Orientation sexuelle et symptômes de troubles mentaux communs ou de faible bien-être : méta-analyse combinée de 12 enquêtes sur la santé de la population britannique

Sur les 94 818 participants de l’échantillon analytique (ceux avec des données disponibles sur l’identité d’orientation sexuelle, la santé mentale et les covariables), 97.2 % comme hétérosexuels, 1,1 % se sont identifiés comme lesbiennes/gays, 0,9 % comme bisexuels et 0,8 % comme « autres » (tableau 1). Les personnes atteignant le seuil de troubles mentaux courants ou de faible bien-être étaient significativement différentes pour toutes les variables de l’étude (en utilisant le test t bivarié ou le test du chi carré) : elles étaient plus jeunes, comprenaient plus de femmes, avaient un niveau d’éducation plus faible, étaient plus souvent fumeuses, souffraient davantage de maladies/incapacités de longue date et étaient moins nombreuses à être mariées/co-habitantes que les personnes en dessous du seuil (Tableau 2). Des proportions significativement plus élevées de personnes s’identifiant comme lesbiennes/gays, bisexuelles et « autres » ont été trouvées parmi celles qui ont atteint le seuil de troubles mentaux.

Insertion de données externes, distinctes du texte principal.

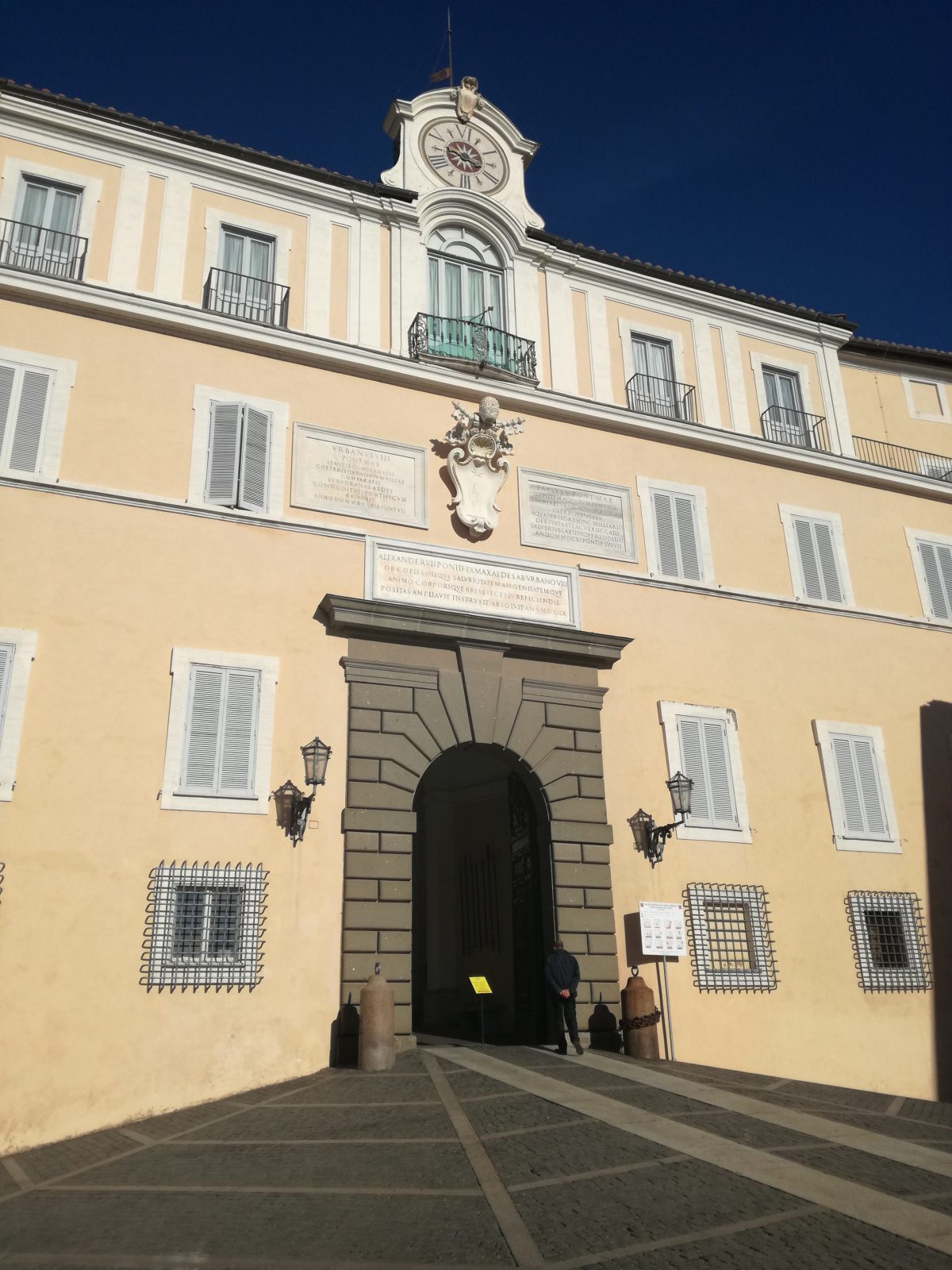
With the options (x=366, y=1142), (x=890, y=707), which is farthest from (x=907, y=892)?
(x=366, y=1142)

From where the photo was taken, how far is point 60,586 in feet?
36.7

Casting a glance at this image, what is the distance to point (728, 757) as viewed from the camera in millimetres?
13906

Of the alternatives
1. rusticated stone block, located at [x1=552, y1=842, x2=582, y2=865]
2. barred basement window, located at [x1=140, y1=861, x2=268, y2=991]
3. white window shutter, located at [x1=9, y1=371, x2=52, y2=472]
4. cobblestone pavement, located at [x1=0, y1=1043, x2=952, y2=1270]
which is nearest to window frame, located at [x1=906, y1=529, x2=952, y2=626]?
rusticated stone block, located at [x1=552, y1=842, x2=582, y2=865]

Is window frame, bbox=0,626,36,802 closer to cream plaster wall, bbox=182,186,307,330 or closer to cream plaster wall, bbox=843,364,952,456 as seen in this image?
cream plaster wall, bbox=182,186,307,330

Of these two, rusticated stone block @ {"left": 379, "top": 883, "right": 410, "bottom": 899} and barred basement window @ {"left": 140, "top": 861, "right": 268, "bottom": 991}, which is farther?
rusticated stone block @ {"left": 379, "top": 883, "right": 410, "bottom": 899}

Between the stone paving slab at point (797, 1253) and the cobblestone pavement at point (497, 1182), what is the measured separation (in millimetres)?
13

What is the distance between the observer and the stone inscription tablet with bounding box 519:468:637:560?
14.2m

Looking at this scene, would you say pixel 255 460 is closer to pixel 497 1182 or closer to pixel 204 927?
pixel 204 927

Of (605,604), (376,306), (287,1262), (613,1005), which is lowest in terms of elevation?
(287,1262)

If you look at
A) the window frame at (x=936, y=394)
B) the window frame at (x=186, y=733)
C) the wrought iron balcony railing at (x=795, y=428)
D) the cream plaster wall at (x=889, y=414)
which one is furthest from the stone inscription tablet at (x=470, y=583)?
the window frame at (x=936, y=394)

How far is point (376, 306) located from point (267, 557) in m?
4.49

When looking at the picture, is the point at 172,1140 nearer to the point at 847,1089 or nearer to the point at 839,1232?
the point at 839,1232

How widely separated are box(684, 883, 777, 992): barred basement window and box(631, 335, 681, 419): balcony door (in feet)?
23.2

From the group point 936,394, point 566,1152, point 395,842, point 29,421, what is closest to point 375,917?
point 395,842
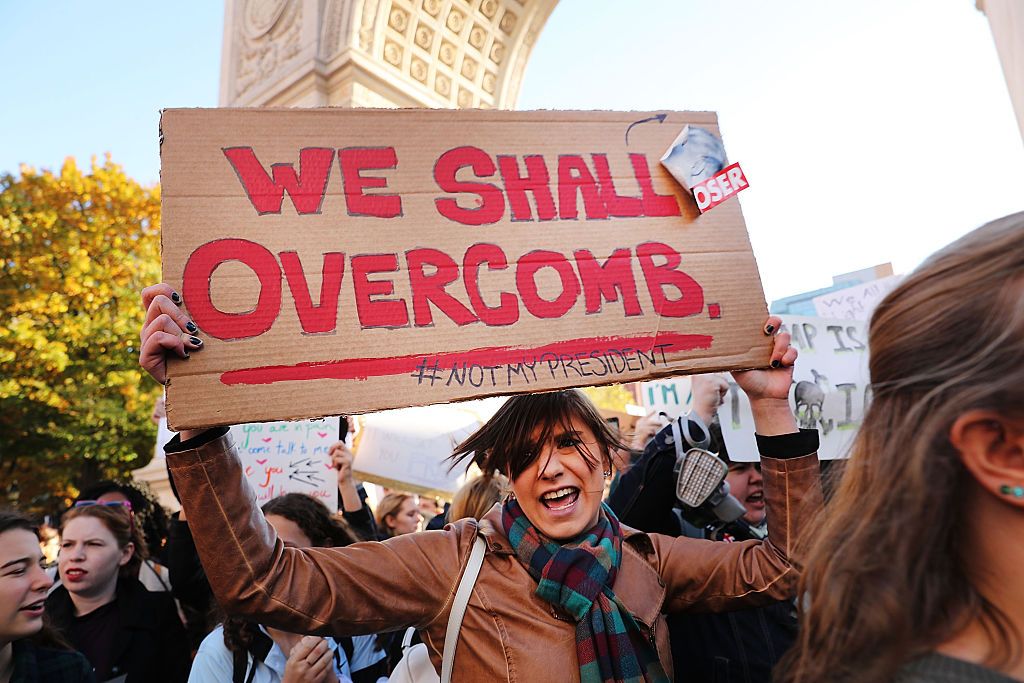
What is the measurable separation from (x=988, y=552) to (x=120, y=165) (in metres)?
19.9

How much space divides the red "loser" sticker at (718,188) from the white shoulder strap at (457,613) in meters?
1.06

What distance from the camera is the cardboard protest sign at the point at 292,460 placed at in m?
4.04

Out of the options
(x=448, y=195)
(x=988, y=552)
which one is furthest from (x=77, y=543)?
(x=988, y=552)

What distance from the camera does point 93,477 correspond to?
16.8m

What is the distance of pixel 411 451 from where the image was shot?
14.1ft

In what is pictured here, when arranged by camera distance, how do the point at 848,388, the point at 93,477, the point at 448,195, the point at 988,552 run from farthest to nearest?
the point at 93,477, the point at 848,388, the point at 448,195, the point at 988,552

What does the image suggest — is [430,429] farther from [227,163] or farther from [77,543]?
[227,163]

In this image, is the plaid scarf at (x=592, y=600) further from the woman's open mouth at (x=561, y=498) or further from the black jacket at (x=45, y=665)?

Tableau 2 Caractéristiques des variables de l’étude comparées selon la santé mentale et le bien-être

Par rapport aux hétérosexuels, les participants s’identifiant comme lesbiennes/gays étaient plus susceptibles d’avoir une mauvaise santé mentale, étaient significativement plus jeunes, comprenaient plus d’hommes, moins de minorités ethniques, des niveaux d’éducation plus élevés, plus de fumeurs et moins de personnes mariées ou en cohabitation (tableau 3). Par rapport aux hétérosexuels, les participants s’identifiant comme bisexuels présentaient des caractéristiques similaires à celles des participants lesbiennes/gays, sauf qu’aucune différence significative n’a été constatée pour le sexe ou le niveau d’instruction. En outre, la proportion de personnes souffrant d’une maladie ou d’une incapacité de longue durée était significativement plus élevée chez les participants bisexuels que chez les participants hétérosexuels. Les participants s’identifiant comme  » autres  » étaient significativement différents pour toutes les variables de l’étude par rapport aux hétérosexuels, à l’exception de la proportion de fumeurs qui était similaire.

A travers chacune des 12 enquêtes, la proportion de participants s’identifiant comme lesbiennes/gays allait de 0,7 à 1,9 %, les bisexuels de 0,5 à 1,7 %, les  » autres  » de 0,2 à 1,4 %. Le tableau 1 montre la taille de l’échantillon que chaque étude a contribué à l’étude, et les différences entre les études pour les variables de l’étude, y compris le taux de refus pour la question sur l’identité d’orientation sexuelle.

Il y avait des preuves que les effets différaient pour les hommes/femmes (p pour l’interaction = 0,02) et par groupe d’âge (p pour l’interaction < 0,001) mais pas pour le statut de minorité ethnique (p pour l’interaction = 0,30) ou le niveau d’éducation (p = 0,19). Les différences hommes/femmes ont généralement montré des effets plus forts pour les hommes mais dans la même direction pour les hommes et les femmes. Les différences entre les groupes d’âge étaient plus prononcées, ce qui nous a conduit à séparer les groupes d’âge pour l’analyse principale et à montrer les hommes/femmes séparément dans le fichier supplémentaire 1 : tableau S1.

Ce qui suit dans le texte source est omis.